I’ve been using an ad blocker browser extension since I switched from Internet Explorer to Firefox who knows how long ago. At some point between then and now I moved to Chrome as my primary web browser, and when making that change I once again installed an ad blocker. In both instances I’ve gone with Adblock Plus, which seems to be the biggest fish in that pond. It does a fantastic job of cleaning up my desktop web browsing experience. It can even go further than mere ad blocking, allowing you to block annoying parts of websites that aren’t ads such as the Twitter “who to follow” section (my tutorial on how to set that up can be found here).
While content blocker extensions have been available on desktop browsers for years, the built-in Safari browser on iOS devices hasn’t offered support for anything like them. Version 9 of Apple’s mobile operating system changes that, and many apps have popped up in the App Store to take advantage of this new ability. I’ve been using the app Crystal to get the job done on my iPhone, mostly because it was a mere $0.99. I really don’t know if it’s the best out there, but it’s done just fine so far.
There’s always been a contentious debate surrounding content blockers. Most of those who are against them are web publishers who rely on ad revenue to pay the bills. It’s the small independent publishers who feel the pain of these blockers most. The contending position is that online ads are a pain, they’re obtrusive, and all too often they’re of no interest to the person browsing. Worse, they’re collecting information about you as you’re browsing through scripts installed on those sites.
One of the more interesting microcosms of this debate occurred over the past two weeks. Marco Arment, creator of apps like Instapaper and Overcast, released a content blocking app called Peace. He billed it as “privacy-focused,” that the motivation behind the app was to prevent online ad scripts from collecting personal browsing information that, in his opinion and mine, they have no business owning. The backbone of the app is a service called Ghostery (something I’ve tried in its browser extension form). That extension provides you with an eye-opening look at just how many people are trying to access information on you when you’re on any given website. You then have the ability to allow or block any of these online plugins.
The biggest difference between the Ghostery desktop browser extension and Peace for iOS is that the latter is always on, whereas the desktop version can be easily toggled and adjusted while a user is browsing. That’s an important distinction, one that shaped this story.
The other wrinkle here is that Mr. Arment places ads on his own website through a service called The Deck, yet he chose not to whitelist them in Peace. Whitelisting an individual ad service across all websites was a feature cut from version 1.0 due to time constraints (wanting to release Peace when iOS 9 first became available) and it was planned for the future. Not having this available from day one, however, must have created some tension.

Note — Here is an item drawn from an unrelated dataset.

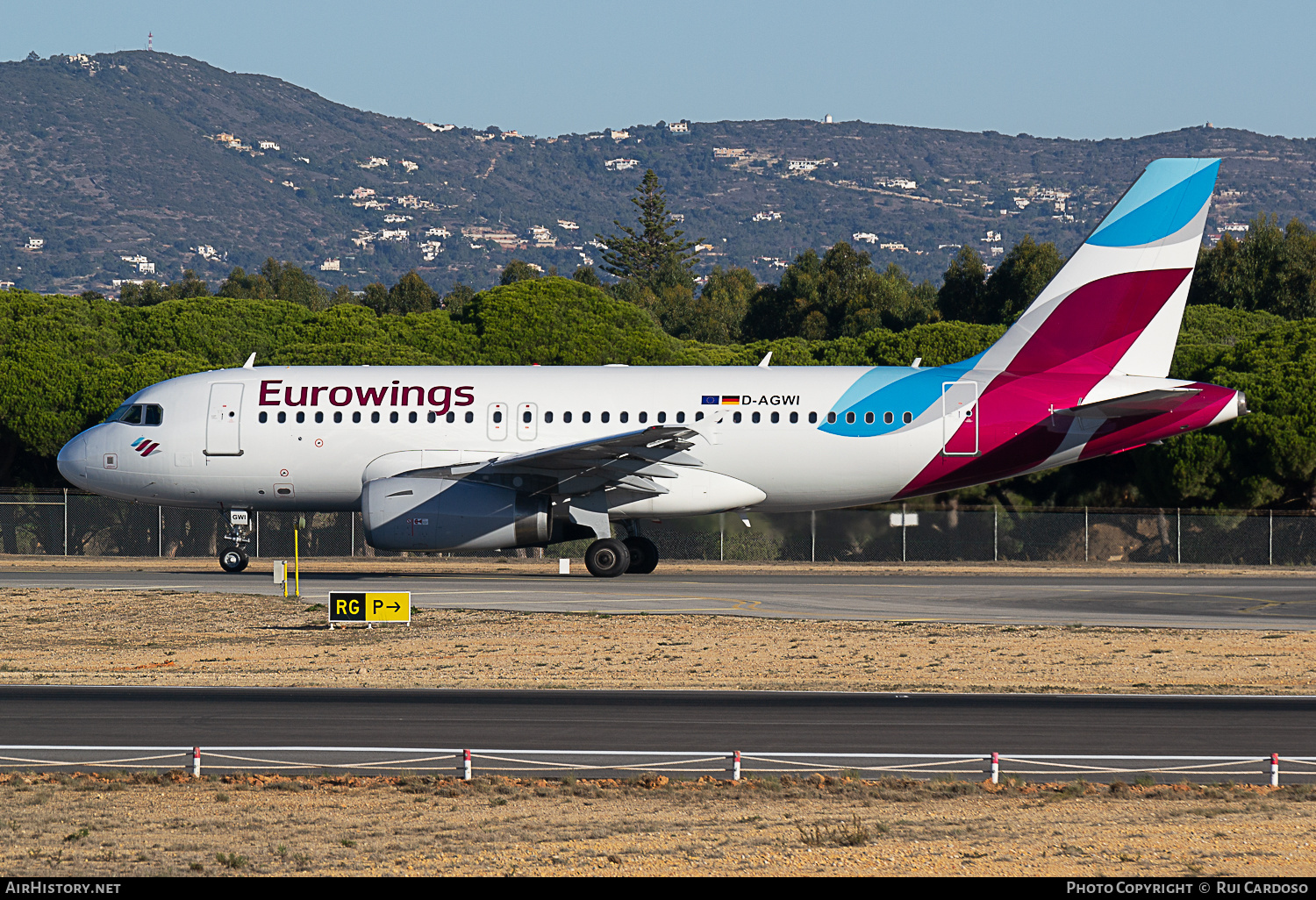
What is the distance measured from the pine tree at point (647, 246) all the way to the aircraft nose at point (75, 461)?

I think the debate over ad blockers became as noisy as it did these past couple of weeks because on desktop browsers it’s not quite as obvious how to install them. My impression when it comes to browser extensions is that they’re still not sought out and used by the average user. With these new iOS 9 apps their visibility and ease of use had never been higher, making them an obvious impulse buy to anyone casually browsing the App Store. In fact, Peace hit #1 on the paid app charts.
Two days after its release, in spite of its massive popularity, Mr. Ament did an about-face, pulling the app from the App Store. His post announcing the change has a great summation statement:
I still believe that ad blockers are necessary today, and I still think Ghostery is the best one, but I’ve learned over the last few crazy days that I don’t feel good making one and being the arbiter of what’s blocked.

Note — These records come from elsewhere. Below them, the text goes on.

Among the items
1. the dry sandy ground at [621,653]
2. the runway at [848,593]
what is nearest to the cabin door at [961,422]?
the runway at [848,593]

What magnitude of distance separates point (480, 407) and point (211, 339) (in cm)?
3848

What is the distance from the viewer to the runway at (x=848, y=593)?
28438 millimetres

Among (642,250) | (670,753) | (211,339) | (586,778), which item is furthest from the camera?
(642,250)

That’s an interesting distinction. The distance between taking a stance (ad blockers are necessary) and taking action on a stance (creating and distributing an ad blocker) proved to be too far. I can’t blame him. Putting himself into the crossfire of such a fiery debate would be more than I’d want to sign up for.
(As a brief aside, the story has a happy ending for the early adopters: Apple has agreed to issue a refund to all those who purchased Peace.)

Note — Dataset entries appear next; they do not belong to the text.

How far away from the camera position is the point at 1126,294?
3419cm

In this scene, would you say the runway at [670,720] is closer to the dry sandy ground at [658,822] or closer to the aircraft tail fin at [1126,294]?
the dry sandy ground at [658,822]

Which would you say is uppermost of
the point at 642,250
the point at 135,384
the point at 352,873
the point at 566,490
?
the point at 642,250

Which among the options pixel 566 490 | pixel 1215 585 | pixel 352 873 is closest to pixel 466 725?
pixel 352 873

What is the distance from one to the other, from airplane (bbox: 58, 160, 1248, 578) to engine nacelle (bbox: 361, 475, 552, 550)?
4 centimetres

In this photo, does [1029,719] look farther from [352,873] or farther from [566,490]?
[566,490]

Watching this drama unfold I’ve been asking myself if my stance on blocking online advertising through the use of a content blocker has changed at all, and I don’t think it has. I justify using them in two ways. First, I try to support content creators in other ways, such as buying a product they’ve released (e.g. the Focus Course by Shawn Blanc, the book Platform by Michael Hyatt, the apps Instapaper and Overcast by Mr. Arment). Of course I can’t do this for everyone whose content I consume, so you could argue that my level of support to creators is far outweighed by my actions to hide their means of putting their creations in front of me. Second, I really do worry about the kinds of information being collected about my browsing activity. I’d like to minimize that passing of information as much as I’m able.
In the end I think it remains a matter of conscience. Mr. Arment, by his own testimony, couldn’t sleep at night with Peace available on the App Store. Yet by every indication he still makes use of content blockers himself. It’s not a black-and-white issue. For now, I prefer a quieter, more private browsing experience, and content blockers are my ticket to that experience.